【表題】 UASB発酵法による乳牛糞尿搾汁液の処理効果

【著者名】 梅津一孝;大山卓英;岸本正;高橋潤一;松本奈美;濱本修
【所属】 帯広畜産大学畜産学科;三井造船(株)
【発行年】 2004
【雑誌名】 農業施設
【巻】 35−1
【頁】 1−8
【要約】 UASB発酵法とは、反応器内に接触材、充填材、流動粒子などの生物膜付着担体を用いないで、汚泥生物自身の持つ凝集、集塊機能を利用して沈降性の優れたグラニュール増殖集塊を形成させて高濃度の生物量を反応器内に保持しようとする、一種の自己固定化方式のメタン発酵バイオリアクターである。本報は、UASB発酵法による乳牛糞尿搾汁液処理の有効性について、グラニュール量、投入水温度とCOD負荷さらにCOD除去率の関係を明らかにすることを目的とする。【実験装置】UASB発酵槽は、内径65mm、有効高さ700mm、有効容積2000mLのアクリルライトの円柱容器を使用した。投入水を加温するために35℃に設定した恒温水槽にチューブを通し加温してから発酵槽内に注入した。以上の発酵槽を2基用い、A発酵槽(グラニュール500mL、高さ280mm)とB発酵槽(グラニュール250mL、高さ140mm)とした。ローラーポンプにより供給される供試投入水の滞留時間を48時間とし、投入水のCOD濃度を調整し、COD負荷を段階的に上昇させた。
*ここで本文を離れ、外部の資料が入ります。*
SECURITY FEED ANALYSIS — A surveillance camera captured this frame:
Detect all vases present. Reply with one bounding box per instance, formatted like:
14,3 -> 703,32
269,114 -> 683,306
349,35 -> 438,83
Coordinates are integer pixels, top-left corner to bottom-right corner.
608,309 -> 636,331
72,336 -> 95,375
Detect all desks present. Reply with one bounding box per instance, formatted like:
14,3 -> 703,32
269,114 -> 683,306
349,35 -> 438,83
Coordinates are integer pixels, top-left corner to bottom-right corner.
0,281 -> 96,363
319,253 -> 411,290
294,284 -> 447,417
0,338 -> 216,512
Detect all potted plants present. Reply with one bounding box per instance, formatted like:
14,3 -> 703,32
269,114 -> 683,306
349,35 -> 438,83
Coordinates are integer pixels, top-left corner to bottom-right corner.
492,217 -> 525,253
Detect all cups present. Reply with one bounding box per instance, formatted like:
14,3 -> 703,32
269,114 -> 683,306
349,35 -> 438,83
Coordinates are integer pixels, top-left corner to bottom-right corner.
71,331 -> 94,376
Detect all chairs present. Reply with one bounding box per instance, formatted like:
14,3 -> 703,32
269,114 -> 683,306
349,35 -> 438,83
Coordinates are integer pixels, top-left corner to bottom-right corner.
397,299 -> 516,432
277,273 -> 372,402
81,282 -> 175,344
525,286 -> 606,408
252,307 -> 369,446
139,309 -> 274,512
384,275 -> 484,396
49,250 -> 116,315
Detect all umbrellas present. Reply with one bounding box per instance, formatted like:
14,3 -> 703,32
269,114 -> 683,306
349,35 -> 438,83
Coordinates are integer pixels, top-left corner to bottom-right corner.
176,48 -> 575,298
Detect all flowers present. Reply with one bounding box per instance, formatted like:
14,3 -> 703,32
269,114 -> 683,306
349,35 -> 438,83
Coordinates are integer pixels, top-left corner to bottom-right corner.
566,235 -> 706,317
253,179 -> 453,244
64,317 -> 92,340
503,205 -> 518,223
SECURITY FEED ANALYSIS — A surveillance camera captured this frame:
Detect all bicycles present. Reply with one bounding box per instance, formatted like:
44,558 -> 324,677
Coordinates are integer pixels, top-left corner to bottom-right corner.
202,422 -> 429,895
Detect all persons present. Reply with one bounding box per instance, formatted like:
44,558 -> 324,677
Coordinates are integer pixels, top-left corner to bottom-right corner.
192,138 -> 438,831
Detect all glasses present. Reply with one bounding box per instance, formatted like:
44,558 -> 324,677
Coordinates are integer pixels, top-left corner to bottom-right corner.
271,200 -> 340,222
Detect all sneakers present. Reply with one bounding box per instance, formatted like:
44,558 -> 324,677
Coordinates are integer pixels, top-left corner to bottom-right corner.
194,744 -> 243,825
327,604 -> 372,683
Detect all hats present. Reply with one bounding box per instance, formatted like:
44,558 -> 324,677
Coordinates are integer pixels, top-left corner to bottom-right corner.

使用グラニュールはビート廃液嫌気発酵処理プラントから採取し、グラニュールの固形分濃度は10.37%であった。投入排水は一般的酪農家から排出された乳牛糞尿を固液分離した搾汁液とパーラー排水等の混合液を想定し、乳牛糞1kgに対し1.3倍の水道水を加えて希釈し、攪拌したスラリーを金網と布で濾過したものを用いた。投入COD負荷量は1.35〜2.62g/L/日で段階的に増加した。【結果のまとめ】@投入COD負荷とメタンガス生成ならびにCOD除去率の関係:投入COD負荷の上昇に伴い、バイオガス生成量は上昇し、投入COD負荷とバイオガス生成量は直線的関係にあることが明らかになった。分解COD当たりのメタンガス生成量は0.048〜0.205L/gCOD/日であった。COD除去率はA発酵槽、B発酵槽ともに5日目に最高値95%、94%を示し、投入COD負荷を1.35g/L/日と設定した1〜12日に最も高い値で推移した。その後COD除去率は投入COD負荷量を上昇させるに従い、徐々に減少した。またこれらの関係をOleszkiewicz(1981)のモデルとSanchez(1994)のモデルを用いて検討した。A投入グラニュール量依存性:グラニュール量を500mLとしたA発酵槽は250mLとしたB発酵槽に比べ、常に高い性能を示した。このことによりUASB発酵法におけるグラニュール量依存性が明らかになった。